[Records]
'''
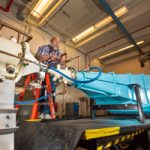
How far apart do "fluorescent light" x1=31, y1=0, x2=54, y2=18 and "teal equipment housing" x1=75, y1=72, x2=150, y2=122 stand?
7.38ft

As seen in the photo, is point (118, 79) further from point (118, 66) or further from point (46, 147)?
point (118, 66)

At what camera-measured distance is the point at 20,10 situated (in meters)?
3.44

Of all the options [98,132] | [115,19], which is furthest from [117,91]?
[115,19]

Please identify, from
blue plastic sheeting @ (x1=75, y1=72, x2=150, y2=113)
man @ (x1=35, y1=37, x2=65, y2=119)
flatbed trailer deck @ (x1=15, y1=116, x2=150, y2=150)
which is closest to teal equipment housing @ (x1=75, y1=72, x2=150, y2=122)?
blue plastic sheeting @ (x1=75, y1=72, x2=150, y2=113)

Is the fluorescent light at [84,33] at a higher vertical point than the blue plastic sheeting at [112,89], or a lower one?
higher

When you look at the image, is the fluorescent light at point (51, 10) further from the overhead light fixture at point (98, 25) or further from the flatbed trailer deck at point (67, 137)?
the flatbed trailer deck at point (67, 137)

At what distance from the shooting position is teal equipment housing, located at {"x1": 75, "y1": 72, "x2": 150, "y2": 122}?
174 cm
'''
'''
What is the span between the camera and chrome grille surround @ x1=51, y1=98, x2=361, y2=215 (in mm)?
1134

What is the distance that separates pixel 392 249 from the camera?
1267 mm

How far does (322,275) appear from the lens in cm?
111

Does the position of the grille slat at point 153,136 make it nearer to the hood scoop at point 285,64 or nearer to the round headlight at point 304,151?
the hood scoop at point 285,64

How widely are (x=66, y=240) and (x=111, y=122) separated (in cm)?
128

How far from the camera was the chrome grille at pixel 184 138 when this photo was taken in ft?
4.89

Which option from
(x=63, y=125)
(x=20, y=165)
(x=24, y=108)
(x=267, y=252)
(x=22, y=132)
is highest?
'''
▸ **Exercise task**
Format the data from the line containing "How far from" through the line containing "is highest?" as a Markdown table with the columns Entry and Text. Number each row and omit blank lines.

▸ **Solution to this exercise**
| Entry | Text |
|---|---|
| 1 | How far from the camera was the chrome grille at pixel 184 138 when this photo was taken in ft? |
| 2 | 4.89 |
| 3 | Which option from |
| 4 | (x=63, y=125) |
| 5 | (x=20, y=165) |
| 6 | (x=24, y=108) |
| 7 | (x=267, y=252) |
| 8 | (x=22, y=132) |
| 9 | is highest? |